Survey compiler Markit said that its headline Household Finance Index rose to 39.3 in November from 39.0 in October, reaching its highest level since December 2010.

However, the index remained below the 50 level that would mark no change. Around 28 percent of respondents said their financial situation has worsened this month, while less than 7 percent reported an improvement.

"November's survey highlights that the alleviation of strains on household finances has continued as winter approaches," said Markit economist Tim Moore.

"However, expectations for the year ahead remain subdued, as the dismal global economic backdrop means the recent easing in financial pressures is more a cause for relief than celebration."

Current inflation perceptions by respondents dropped in November for the first time in four months, and inflation expectations also improved slightly.

However, almost three quarters of respondents reported that their cost of living had increased compared to the previous month.

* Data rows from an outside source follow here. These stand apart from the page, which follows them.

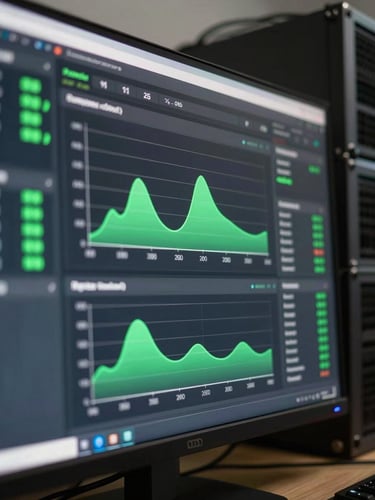 Close crop of a deployment dashboard on a large monitor, green uptime indicators and request latency graphs visible, screen glow in a darkened workspace, cables and server rack edge in background, no people, tight architectural framing
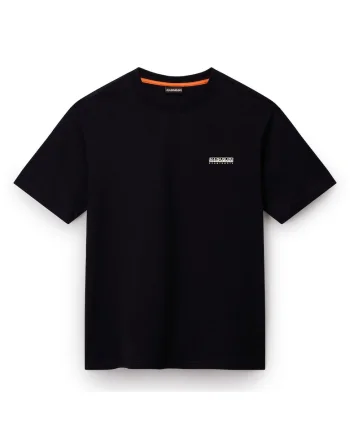 Tricou cu decolteu la baza gatului si model uni, Negru
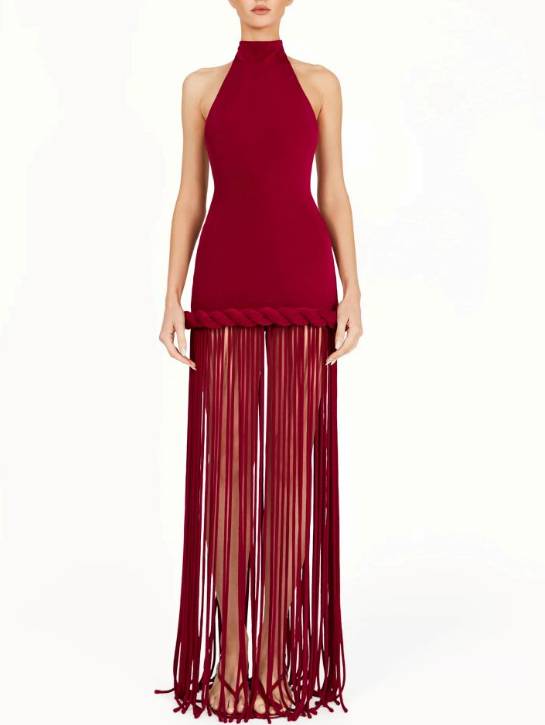Halter Neck Backless Tassel Design Maxi Dress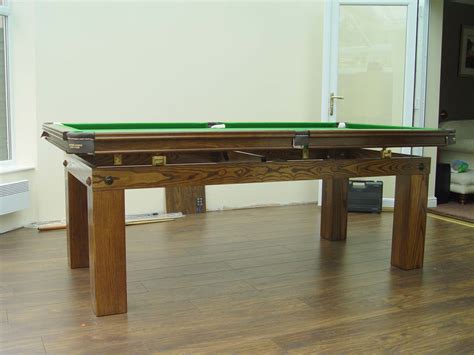 Ft Dark Oak Snooker Dining Table With Green Cloth Cover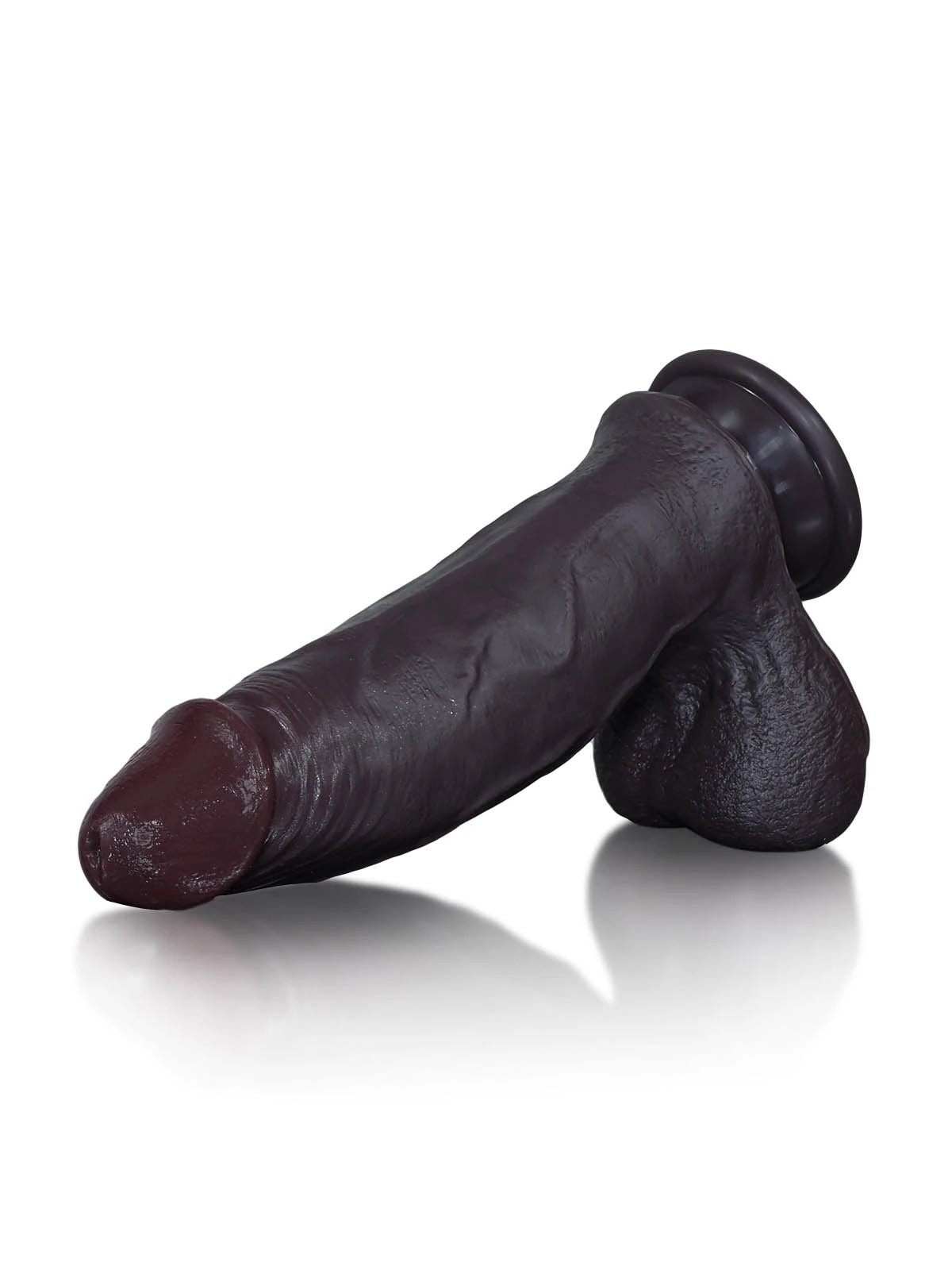Wade | 8.8" x 2.2" Soft Thick Sliding Skin Black Dildo with Lifelike Dual Density Feel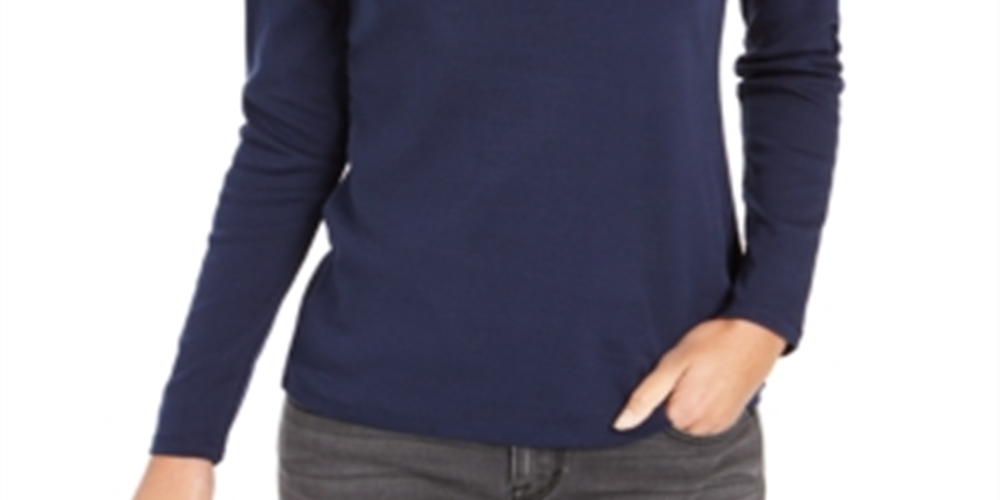 Charter Club Women's Pima Turtleneck Top Blue Size XS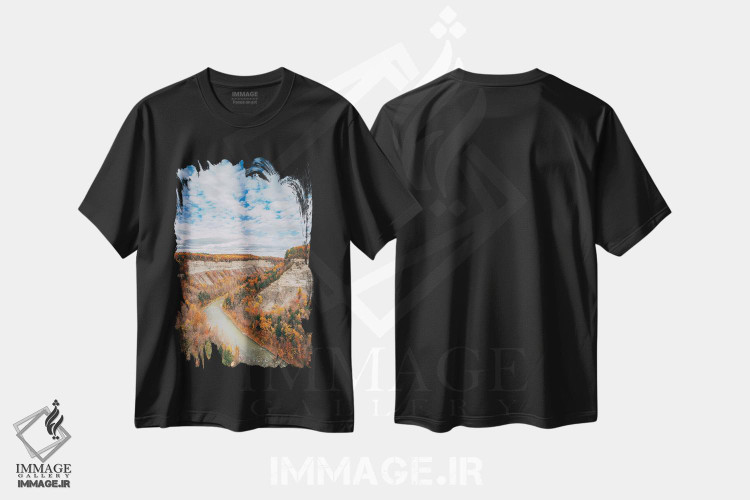 تیشرت طرح دار Letchworth,منظره دره، لتچورث، مدیوم اثر جان بیلوس | فروشگاه ایماژ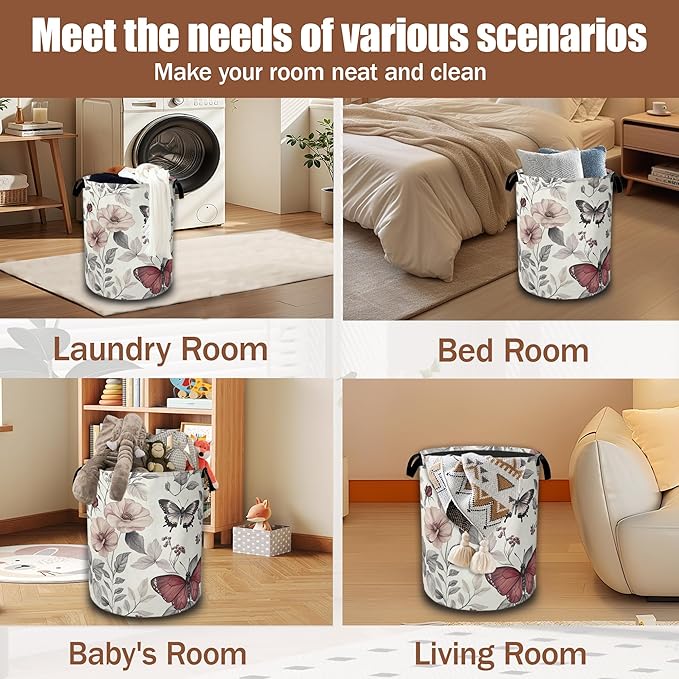 Butterfly Botanical Plant Flower Laundry Basket,Waterproof Foldable Laundry Hamper,Dirty Clothes Basket, Linen Bin Storage Organizer Collection 16" x 20.8"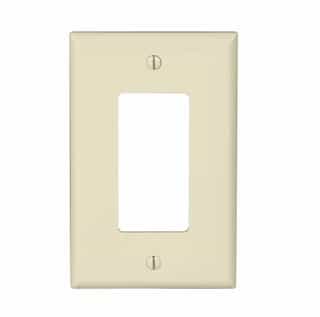 1-Gang Decora Wall Plate, Mid-Size, Polycarbonate, Almond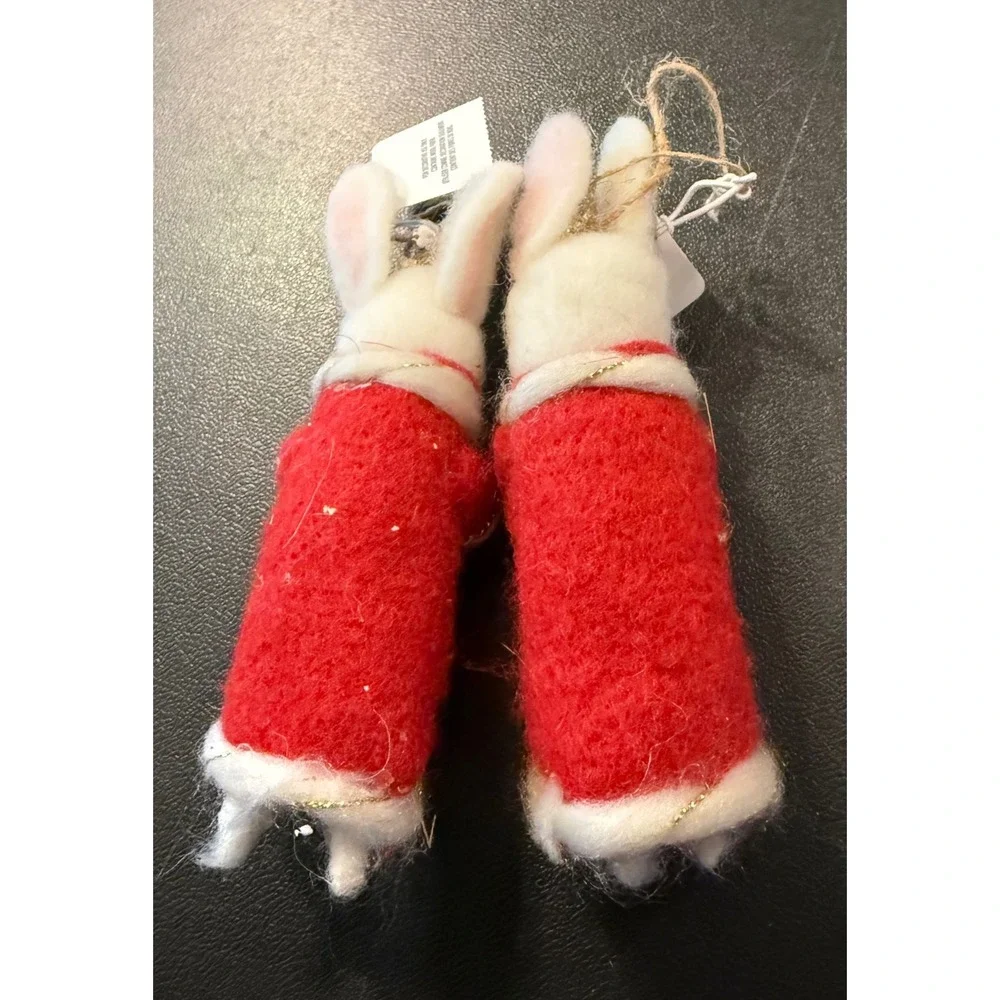 Pier 1‎ Handmade Wool Queen Rabbit Bunny Christmas Holiday Ornament Set Of 2 NEW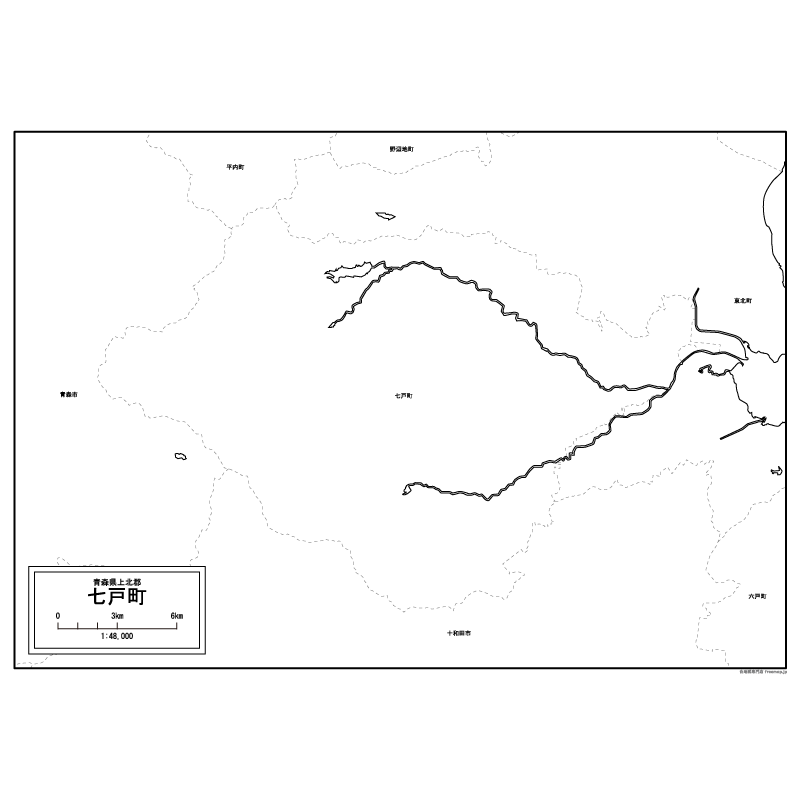七戸町の白地図のサムネイル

"The surprise uptick in consumer price inflation during October, alongside muted trends in employee earnings, suggests that the recent moderation in financial strains may prove somewhat transitory," Moore warned.

Britons' view of their financial outlook remained bleak with around 40 percent of households expecting their finances to worsen, with only 23 percent anticipating an improvement.

The survey also showed that people renting from private landlords saw a particularly large drop in their finances in November, pressured by rising property rental costs.